**Consigne A**
Mettez à jour les lignes de la liste en commençant par celle qui contient « Put the suit » et en finissant par celle qui contient « 0.57 metres » : remplacez « separating distance » par « distance » sans rien modifier d'autre. Redonnez uniquement ces lignes.

S'agissant du sport, la secrétaire d'État m'a fait valoir que ce budget doit s'apprécier en consolidant, outre les crédits du programme, les moyens de l'établissement public Centre national pour le développement du sport (CNDS) et le financement du programme support.
Ainsi considéré, l'effort financier de l'État en faveur du sport diminue de 3 %, ce qui est difficile pour la plupart des acteurs mais n'apparaît pas complètement anormal en période de restriction budgétaire.
Toutefois, la tendance lourde de déresponsabilisation du ministère et de débudgétisation avec l'utilisation « à tout va » du CNDS s'accentue encore.
Ainsi, aucune quote-part des économies sur les crédits auparavant consacrés au financement du droit à l'image collective (DIC), soit 24,9 millions sur la « demi-année » 2010, le DIC ayant été supprimé le 1er juillet 2010, n'est revenue au programme « Sport ». La disparition du DIC n'est d'ailleurs pour rien dans les difficultés financières rencontrées par les clubs sportifs, en particulier de football, lors de l'exercice 2009-2010, puisque celui-ci était encore en vigueur. En outre, le déficit des clubs de football s'élève à près de 200 millions d'euros : ce n'est donc pas la suppression du DIC qui modifiera beaucoup les choses. Tout ou partie de cet argent aurait pourtant été bien utile pour satisfaire de nouveaux besoins, en particulier le financement de la part de l'État, c'est-à-dire 150 millions d'euros, dans la construction ou la rénovation de stades de football aptes à accueillir l'Euro 2016, dont la France a obtenu l'organisation. Or, l'Etat a confié au CNDS le soin d'assurer le respect de cet engagement public. Dans un premier temps, il ne lui avait octroyé aucun moyen supplémentaire à cette fin. Si je m'étais étonné l'an dernier que les réserves du CNDS soient supérieures à 50 millions d'euros, l'établissement public ne dispose pourtant pas de quoi faire face à cette charge sans tailler dans ses autres actions, en particulier le développement du sport à l'échelle locale. Le Gouvernement vient d'annoncer le principe d'un prélèvement supplémentaire provisoire sur les mises de la Française des jeux pour que le CNDS puisse assumer sa charge. Je prends acte de cette annonce, qu'il faudra cependant traduire dans cette loi de finances. Toutefois, je ne me satisfais pas de ce qui s'apparente à une nouvelle opération de débudgétisation et je vous proposerai tout à l'heure un amendement symbolique à ce sujet.

**Consigne B**
Répondez aux questions suivantes à partir du texte sur le budget du sport.
(i) De combien diminue l'effort financier de l'État en faveur du sport, consolidé avec les moyens du CNDS et le programme support ?
(ii) À quelle date le DIC a-t-il été supprimé ?
(iii) À combien s'élève le déficit des clubs de football ?

**Données de l'exercice**

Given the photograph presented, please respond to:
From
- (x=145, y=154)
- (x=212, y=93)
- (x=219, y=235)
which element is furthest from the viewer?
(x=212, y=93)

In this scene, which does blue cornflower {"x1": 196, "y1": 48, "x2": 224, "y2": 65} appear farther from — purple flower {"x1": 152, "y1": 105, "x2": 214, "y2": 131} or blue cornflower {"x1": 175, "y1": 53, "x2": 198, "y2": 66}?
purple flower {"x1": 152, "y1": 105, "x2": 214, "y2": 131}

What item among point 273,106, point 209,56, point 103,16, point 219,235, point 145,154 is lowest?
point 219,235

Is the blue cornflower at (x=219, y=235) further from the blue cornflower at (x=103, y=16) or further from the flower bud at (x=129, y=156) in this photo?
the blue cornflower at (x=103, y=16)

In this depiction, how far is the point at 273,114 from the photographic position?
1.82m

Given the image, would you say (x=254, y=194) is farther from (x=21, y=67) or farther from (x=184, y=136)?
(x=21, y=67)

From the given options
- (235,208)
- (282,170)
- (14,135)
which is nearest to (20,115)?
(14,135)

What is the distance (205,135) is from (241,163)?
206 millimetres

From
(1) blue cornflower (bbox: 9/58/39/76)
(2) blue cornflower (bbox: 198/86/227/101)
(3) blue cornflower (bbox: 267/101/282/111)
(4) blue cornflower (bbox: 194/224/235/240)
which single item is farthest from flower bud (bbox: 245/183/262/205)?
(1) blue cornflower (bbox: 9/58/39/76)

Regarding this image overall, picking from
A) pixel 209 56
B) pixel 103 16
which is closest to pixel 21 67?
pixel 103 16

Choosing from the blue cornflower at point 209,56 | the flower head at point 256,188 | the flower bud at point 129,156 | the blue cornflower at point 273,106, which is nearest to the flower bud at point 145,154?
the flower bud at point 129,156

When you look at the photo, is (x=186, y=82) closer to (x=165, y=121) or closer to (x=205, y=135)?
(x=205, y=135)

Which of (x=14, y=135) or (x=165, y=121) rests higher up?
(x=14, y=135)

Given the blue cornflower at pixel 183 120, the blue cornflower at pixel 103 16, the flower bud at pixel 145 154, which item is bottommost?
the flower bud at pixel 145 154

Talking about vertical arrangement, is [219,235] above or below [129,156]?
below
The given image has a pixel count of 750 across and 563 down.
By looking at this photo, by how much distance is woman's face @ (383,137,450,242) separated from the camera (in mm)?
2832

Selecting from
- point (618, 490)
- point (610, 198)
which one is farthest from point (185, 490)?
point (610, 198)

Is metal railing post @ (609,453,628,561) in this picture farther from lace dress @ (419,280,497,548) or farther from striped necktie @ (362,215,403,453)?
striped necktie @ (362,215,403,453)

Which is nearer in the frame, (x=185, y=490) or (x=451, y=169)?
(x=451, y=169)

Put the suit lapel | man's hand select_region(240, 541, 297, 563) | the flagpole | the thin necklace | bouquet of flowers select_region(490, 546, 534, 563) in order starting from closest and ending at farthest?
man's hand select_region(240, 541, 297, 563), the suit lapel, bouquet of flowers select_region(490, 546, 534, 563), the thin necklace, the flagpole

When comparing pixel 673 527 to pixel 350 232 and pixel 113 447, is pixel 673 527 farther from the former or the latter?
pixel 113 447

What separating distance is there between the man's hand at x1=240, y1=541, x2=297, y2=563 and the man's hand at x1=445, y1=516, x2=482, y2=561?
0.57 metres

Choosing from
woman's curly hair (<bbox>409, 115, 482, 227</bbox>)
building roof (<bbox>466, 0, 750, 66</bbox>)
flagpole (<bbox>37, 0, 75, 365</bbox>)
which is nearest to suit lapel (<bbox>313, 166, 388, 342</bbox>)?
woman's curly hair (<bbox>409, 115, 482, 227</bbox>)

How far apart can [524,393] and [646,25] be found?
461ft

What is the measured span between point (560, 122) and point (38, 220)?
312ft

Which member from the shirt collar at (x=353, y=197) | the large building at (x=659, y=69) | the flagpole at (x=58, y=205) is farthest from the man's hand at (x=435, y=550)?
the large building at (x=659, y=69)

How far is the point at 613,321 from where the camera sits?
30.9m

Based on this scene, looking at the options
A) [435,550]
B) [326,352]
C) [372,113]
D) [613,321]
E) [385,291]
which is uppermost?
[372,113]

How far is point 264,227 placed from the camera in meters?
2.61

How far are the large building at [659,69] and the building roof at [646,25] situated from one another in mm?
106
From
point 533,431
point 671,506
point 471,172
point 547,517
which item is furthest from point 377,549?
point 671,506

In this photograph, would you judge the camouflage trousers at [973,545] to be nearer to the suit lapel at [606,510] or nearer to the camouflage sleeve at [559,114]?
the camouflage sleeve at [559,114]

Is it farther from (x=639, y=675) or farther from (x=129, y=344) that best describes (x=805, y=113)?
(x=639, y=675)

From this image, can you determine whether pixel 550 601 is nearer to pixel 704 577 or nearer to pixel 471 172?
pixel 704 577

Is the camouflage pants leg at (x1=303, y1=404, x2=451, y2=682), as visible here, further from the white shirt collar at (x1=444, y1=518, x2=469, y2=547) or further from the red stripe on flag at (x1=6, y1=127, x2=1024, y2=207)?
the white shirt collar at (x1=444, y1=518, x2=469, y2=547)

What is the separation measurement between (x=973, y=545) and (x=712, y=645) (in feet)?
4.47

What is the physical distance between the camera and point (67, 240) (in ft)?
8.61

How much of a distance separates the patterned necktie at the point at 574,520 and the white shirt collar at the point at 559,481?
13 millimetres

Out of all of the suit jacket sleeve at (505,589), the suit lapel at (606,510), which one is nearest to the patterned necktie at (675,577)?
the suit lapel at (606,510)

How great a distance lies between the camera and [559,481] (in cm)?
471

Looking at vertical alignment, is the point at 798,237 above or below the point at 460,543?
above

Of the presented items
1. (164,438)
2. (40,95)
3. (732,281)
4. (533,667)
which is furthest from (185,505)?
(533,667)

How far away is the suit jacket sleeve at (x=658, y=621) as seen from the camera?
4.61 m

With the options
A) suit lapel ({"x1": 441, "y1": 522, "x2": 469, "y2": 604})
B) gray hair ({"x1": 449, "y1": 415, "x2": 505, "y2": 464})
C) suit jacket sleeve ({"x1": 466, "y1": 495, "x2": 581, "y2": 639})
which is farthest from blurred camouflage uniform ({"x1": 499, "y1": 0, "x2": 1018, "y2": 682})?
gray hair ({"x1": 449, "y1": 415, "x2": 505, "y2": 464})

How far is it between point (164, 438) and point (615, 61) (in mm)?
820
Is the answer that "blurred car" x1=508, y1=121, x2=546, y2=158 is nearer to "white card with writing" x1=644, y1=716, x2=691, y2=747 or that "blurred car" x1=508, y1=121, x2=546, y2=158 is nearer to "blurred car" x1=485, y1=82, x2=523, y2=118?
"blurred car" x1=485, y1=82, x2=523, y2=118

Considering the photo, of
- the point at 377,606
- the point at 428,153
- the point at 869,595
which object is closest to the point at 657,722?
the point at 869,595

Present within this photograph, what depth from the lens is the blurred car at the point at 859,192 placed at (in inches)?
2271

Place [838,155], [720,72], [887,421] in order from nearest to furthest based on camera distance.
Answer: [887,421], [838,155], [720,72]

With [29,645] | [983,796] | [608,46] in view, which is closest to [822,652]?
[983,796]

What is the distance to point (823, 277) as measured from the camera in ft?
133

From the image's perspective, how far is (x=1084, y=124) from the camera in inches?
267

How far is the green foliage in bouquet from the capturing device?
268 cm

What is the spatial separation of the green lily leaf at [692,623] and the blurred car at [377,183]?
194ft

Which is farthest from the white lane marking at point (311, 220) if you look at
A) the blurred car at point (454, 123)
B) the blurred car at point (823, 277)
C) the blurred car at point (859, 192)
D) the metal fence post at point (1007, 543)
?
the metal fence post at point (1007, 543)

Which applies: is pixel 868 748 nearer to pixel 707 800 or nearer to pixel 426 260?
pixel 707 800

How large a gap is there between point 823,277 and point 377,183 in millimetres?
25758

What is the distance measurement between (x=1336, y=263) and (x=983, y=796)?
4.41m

**Réponse A**
Put the suit lapel | man's hand select_region(240, 541, 297, 563) | the flagpole | the thin necklace | bouquet of flowers select_region(490, 546, 534, 563) in order starting from closest and ending at farthest?
man's hand select_region(240, 541, 297, 563), the suit lapel, bouquet of flowers select_region(490, 546, 534, 563), the thin necklace, the flagpole

When comparing pixel 673 527 to pixel 350 232 and pixel 113 447, is pixel 673 527 farther from the former or the latter?
pixel 113 447

What distance is there between the man's hand at x1=240, y1=541, x2=297, y2=563 and the man's hand at x1=445, y1=516, x2=482, y2=561?
0.57 metres

**Réponse B**
(i) Il diminue de 3 %.
(ii) Le DIC a été supprimé le 1er juillet 2010.
(iii) Il s'élève à près de 200 millions d'euros.